- **Aim of the exercise**
Line by line, copy the material that follows without leaving anything out.

[Start of section]

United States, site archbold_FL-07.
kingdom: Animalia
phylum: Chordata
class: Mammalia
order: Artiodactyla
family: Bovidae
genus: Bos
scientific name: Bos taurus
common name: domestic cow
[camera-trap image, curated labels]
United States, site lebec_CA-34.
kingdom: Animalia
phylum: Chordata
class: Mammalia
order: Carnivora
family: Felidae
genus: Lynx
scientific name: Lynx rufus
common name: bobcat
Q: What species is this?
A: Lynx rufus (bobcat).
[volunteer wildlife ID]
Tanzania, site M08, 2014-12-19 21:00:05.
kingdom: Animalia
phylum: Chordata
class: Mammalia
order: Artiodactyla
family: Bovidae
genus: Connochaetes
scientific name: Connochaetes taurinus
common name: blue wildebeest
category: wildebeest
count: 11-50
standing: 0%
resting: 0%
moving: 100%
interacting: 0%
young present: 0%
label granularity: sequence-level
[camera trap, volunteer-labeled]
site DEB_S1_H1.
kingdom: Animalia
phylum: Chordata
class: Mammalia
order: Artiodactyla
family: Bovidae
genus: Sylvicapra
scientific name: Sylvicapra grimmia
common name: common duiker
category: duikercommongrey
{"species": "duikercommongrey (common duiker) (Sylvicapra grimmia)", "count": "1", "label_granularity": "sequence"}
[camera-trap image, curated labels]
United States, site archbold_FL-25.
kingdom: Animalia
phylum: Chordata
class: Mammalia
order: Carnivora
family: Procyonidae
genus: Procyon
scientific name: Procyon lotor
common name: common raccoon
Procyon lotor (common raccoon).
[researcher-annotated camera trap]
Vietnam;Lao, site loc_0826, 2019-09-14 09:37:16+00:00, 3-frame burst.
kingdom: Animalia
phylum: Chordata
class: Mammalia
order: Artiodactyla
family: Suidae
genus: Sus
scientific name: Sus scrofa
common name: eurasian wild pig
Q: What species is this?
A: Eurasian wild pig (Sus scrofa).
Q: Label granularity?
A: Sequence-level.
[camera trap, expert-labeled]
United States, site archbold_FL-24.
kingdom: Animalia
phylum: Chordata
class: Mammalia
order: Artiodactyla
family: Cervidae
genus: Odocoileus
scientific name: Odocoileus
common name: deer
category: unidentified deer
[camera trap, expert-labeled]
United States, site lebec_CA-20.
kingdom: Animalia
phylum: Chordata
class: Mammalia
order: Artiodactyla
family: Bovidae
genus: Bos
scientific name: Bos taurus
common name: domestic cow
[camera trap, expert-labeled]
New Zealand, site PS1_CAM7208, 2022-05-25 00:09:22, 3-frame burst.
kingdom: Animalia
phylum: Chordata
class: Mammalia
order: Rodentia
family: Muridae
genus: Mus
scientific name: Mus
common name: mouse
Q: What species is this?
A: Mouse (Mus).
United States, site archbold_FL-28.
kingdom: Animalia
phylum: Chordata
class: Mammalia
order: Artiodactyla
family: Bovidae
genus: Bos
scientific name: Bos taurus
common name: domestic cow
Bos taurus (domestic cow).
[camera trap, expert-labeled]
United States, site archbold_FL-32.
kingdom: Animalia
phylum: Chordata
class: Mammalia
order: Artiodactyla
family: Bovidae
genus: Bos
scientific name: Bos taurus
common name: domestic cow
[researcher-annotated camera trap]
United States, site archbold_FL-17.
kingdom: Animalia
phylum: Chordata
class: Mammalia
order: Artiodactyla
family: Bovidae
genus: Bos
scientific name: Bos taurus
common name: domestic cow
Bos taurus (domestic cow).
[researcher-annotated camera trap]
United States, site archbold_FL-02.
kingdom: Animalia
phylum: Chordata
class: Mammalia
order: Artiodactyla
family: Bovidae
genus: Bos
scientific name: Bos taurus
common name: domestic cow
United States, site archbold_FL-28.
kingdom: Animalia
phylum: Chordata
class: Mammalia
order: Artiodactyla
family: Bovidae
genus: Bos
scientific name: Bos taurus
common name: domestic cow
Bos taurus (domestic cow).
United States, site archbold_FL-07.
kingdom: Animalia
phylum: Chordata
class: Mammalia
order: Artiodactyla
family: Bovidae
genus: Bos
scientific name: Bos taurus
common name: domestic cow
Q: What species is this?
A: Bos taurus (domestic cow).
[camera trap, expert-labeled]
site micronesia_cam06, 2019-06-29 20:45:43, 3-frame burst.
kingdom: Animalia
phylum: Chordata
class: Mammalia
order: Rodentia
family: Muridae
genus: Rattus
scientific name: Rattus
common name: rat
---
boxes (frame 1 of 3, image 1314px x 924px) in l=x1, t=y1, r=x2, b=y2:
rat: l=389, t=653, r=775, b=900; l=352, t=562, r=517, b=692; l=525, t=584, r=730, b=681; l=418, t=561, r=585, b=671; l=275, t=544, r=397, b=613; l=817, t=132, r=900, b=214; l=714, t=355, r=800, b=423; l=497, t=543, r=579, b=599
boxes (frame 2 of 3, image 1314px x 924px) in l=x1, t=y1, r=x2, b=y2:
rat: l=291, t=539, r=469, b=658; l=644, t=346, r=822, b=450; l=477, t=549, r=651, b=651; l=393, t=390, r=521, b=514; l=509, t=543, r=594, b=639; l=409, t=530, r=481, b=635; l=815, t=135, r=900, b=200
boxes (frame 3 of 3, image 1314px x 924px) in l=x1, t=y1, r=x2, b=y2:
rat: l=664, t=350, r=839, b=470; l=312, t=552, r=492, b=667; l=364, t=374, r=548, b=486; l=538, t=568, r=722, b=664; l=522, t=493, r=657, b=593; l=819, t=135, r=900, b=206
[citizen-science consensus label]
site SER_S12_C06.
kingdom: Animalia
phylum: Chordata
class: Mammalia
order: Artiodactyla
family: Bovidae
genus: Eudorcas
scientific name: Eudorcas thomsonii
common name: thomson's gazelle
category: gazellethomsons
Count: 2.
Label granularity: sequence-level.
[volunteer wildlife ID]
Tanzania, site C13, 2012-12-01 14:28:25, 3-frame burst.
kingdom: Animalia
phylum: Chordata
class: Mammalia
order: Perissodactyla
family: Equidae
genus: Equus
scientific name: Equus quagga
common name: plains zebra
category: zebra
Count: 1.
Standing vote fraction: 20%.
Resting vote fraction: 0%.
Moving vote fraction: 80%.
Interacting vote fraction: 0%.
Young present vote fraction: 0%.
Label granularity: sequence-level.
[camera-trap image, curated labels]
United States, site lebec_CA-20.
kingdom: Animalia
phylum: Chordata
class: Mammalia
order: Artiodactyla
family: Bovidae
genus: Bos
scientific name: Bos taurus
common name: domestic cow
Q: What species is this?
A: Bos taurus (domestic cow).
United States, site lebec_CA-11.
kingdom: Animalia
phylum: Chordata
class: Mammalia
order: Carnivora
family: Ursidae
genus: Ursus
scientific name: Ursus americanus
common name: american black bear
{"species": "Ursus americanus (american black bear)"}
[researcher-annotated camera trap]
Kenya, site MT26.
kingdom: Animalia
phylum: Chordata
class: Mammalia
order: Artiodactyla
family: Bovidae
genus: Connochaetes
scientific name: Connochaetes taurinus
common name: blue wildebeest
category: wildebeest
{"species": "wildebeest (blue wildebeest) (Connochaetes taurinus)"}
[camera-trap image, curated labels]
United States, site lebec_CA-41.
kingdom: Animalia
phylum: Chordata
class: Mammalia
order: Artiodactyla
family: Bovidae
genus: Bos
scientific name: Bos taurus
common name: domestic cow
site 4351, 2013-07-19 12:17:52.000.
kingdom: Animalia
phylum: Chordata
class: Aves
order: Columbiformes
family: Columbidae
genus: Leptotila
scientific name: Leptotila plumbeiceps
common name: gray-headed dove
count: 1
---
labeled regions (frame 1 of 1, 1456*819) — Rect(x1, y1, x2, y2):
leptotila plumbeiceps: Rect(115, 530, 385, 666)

[End of section]

- **Exercise response**
United States, site archbold_FL-07.
kingdom: Animalia
phylum: Chordata
class: Mammalia
order: Artiodactyla
family: Bovidae
genus: Bos
scientific name: Bos taurus
common name: domestic cow
[camera-trap image, curated labels]
United States, site lebec_CA-34.
kingdom: Animalia
phylum: Chordata
class: Mammalia
order: Carnivora
family: Felidae
genus: Lynx
scientific name: Lynx rufus
common name: bobcat
Q: What species is this?
A: Lynx rufus (bobcat).
[volunteer wildlife ID]
Tanzania, site M08, 2014-12-19 21:00:05.
kingdom: Animalia
phylum: Chordata
class: Mammalia
order: Artiodactyla
family: Bovidae
genus: Connochaetes
scientific name: Connochaetes taurinus
common name: blue wildebeest
category: wildebeest
count: 11-50
standing: 0%
resting: 0%
moving: 100%
interacting: 0%
young present: 0%
label granularity: sequence-level
[camera trap, volunteer-labeled]
site DEB_S1_H1.
kingdom: Animalia
phylum: Chordata
class: Mammalia
order: Artiodactyla
family: Bovidae
genus: Sylvicapra
scientific name: Sylvicapra grimmia
common name: common duiker
category: duikercommongrey
{"species": "duikercommongrey (common duiker) (Sylvicapra grimmia)", "count": "1", "label_granularity": "sequence"}
[camera-trap image, curated labels]
United States, site archbold_FL-25.
kingdom: Animalia
phylum: Chordata
class: Mammalia
order: Carnivora
family: Procyonidae
genus: Procyon
scientific name: Procyon lotor
common name: common raccoon
Procyon lotor (common raccoon).
[researcher-annotated camera trap]
Vietnam;Lao, site loc_0826, 2019-09-14 09:37:16+00:00, 3-frame burst.
kingdom: Animalia
phylum: Chordata
class: Mammalia
order: Artiodactyla
family: Suidae
genus: Sus
scientific name: Sus scrofa
common name: eurasian wild pig
Q: What species is this?
A: Eurasian wild pig (Sus scrofa).
Q: Label granularity?
A: Sequence-level.
[camera trap, expert-labeled]
United States, site archbold_FL-24.
kingdom: Animalia
phylum: Chordata
class: Mammalia
order: Artiodactyla
family: Cervidae
genus: Odocoileus
scientific name: Odocoileus
common name: deer
category: unidentified deer
[camera trap, expert-labeled]
United States, site lebec_CA-20.
kingdom: Animalia
phylum: Chordata
class: Mammalia
order: Artiodactyla
family: Bovidae
genus: Bos
scientific name: Bos taurus
common name: domestic cow
[camera trap, expert-labeled]
New Zealand, site PS1_CAM7208, 2022-05-25 00:09:22, 3-frame burst.
kingdom: Animalia
phylum: Chordata
class: Mammalia
order: Rodentia
family: Muridae
genus: Mus
scientific name: Mus
common name: mouse
Q: What species is this?
A: Mouse (Mus).
United States, site archbold_FL-28.
kingdom: Animalia
phylum: Chordata
class: Mammalia
order: Artiodactyla
family: Bovidae
genus: Bos
scientific name: Bos taurus
common name: domestic cow
Bos taurus (domestic cow).
[camera trap, expert-labeled]
United States, site archbold_FL-32.
kingdom: Animalia
phylum: Chordata
class: Mammalia
order: Artiodactyla
family: Bovidae
genus: Bos
scientific name: Bos taurus
common name: domestic cow
[researcher-annotated camera trap]
United States, site archbold_FL-17.
kingdom: Animalia
phylum: Chordata
class: Mammalia
order: Artiodactyla
family: Bovidae
genus: Bos
scientific name: Bos taurus
common name: domestic cow
Bos taurus (domestic cow).
[researcher-annotated camera trap]
United States, site archbold_FL-02.
kingdom: Animalia
phylum: Chordata
class: Mammalia
order: Artiodactyla
family: Bovidae
genus: Bos
scientific name: Bos taurus
common name: domestic cow
United States, site archbold_FL-28.
kingdom: Animalia
phylum: Chordata
class: Mammalia
order: Artiodactyla
family: Bovidae
genus: Bos
scientific name: Bos taurus
common name: domestic cow
Bos taurus (domestic cow).
United States, site archbold_FL-07.
kingdom: Animalia
phylum: Chordata
class: Mammalia
order: Artiodactyla
family: Bovidae
genus: Bos
scientific name: Bos taurus
common name: domestic cow
Q: What species is this?
A: Bos taurus (domestic cow).
[camera trap, expert-labeled]
site micronesia_cam06, 2019-06-29 20:45:43, 3-frame burst.
kingdom: Animalia
phylum: Chordata
class: Mammalia
order: Rodentia
family: Muridae
genus: Rattus
scientific name: Rattus
common name: rat
---
boxes (frame 1 of 3, image 1314px x 924px) in l=x1, t=y1, r=x2, b=y2:
rat: l=389, t=653, r=775, b=900; l=352, t=562, r=517, b=692; l=525, t=584, r=730, b=681; l=418, t=561, r=585, b=671; l=275, t=544, r=397, b=613; l=817, t=132, r=900, b=214; l=714, t=355, r=800, b=423; l=497, t=543, r=579, b=599
boxes (frame 2 of 3, image 1314px x 924px) in l=x1, t=y1, r=x2, b=y2:
rat: l=291, t=539, r=469, b=658; l=644, t=346, r=822, b=450; l=477, t=549, r=651, b=651; l=393, t=390, r=521, b=514; l=509, t=543, r=594, b=639; l=409, t=530, r=481, b=635; l=815, t=135, r=900, b=200
boxes (frame 3 of 3, image 1314px x 924px) in l=x1, t=y1, r=x2, b=y2:
rat: l=664, t=350, r=839, b=470; l=312, t=552, r=492, b=667; l=364, t=374, r=548, b=486; l=538, t=568, r=722, b=664; l=522, t=493, r=657, b=593; l=819, t=135, r=900, b=206
[citizen-science consensus label]
site SER_S12_C06.
kingdom: Animalia
phylum: Chordata
class: Mammalia
order: Artiodactyla
family: Bovidae
genus: Eudorcas
scientific name: Eudorcas thomsonii
common name: thomson's gazelle
category: gazellethomsons
Count: 2.
Label granularity: sequence-level.
[volunteer wildlife ID]
Tanzania, site C13, 2012-12-01 14:28:25, 3-frame burst.
kingdom: Animalia
phylum: Chordata
class: Mammalia
order: Perissodactyla
family: Equidae
genus: Equus
scientific name: Equus quagga
common name: plains zebra
category: zebra
Count: 1.
Standing vote fraction: 20%.
Resting vote fraction: 0%.
Moving vote fraction: 80%.
Interacting vote fraction: 0%.
Young present vote fraction: 0%.
Label granularity: sequence-level.
[camera-trap image, curated labels]
United States, site lebec_CA-20.
kingdom: Animalia
phylum: Chordata
class: Mammalia
order: Artiodactyla
family: Bovidae
genus: Bos
scientific name: Bos taurus
common name: domestic cow
Q: What species is this?
A: Bos taurus (domestic cow).
United States, site lebec_CA-11.
kingdom: Animalia
phylum: Chordata
class: Mammalia
order: Carnivora
family: Ursidae
genus: Ursus
scientific name: Ursus americanus
common name: american black bear
{"species": "Ursus americanus (american black bear)"}
[researcher-annotated camera trap]
Kenya, site MT26.
kingdom: Animalia
phylum: Chordata
class: Mammalia
order: Artiodactyla
family: Bovidae
genus: Connochaetes
scientific name: Connochaetes taurinus
common name: blue wildebeest
category: wildebeest
{"species": "wildebeest (blue wildebeest) (Connochaetes taurinus)"}
[camera-trap image, curated labels]
United States, site lebec_CA-41.
kingdom: Animalia
phylum: Chordata
class: Mammalia
order: Artiodactyla
family: Bovidae
genus: Bos
scientific name: Bos taurus
common name: domestic cow
site 4351, 2013-07-19 12:17:52.000.
kingdom: Animalia
phylum: Chordata
class: Aves
order: Columbiformes
family: Columbidae
genus: Leptotila
scientific name: Leptotila plumbeiceps
common name: gray-headed dove
count: 1
---
labeled regions (frame 1 of 1, 1456*819) — Rect(x1, y1, x2, y2):
leptotila plumbeiceps: Rect(115, 530, 385, 666)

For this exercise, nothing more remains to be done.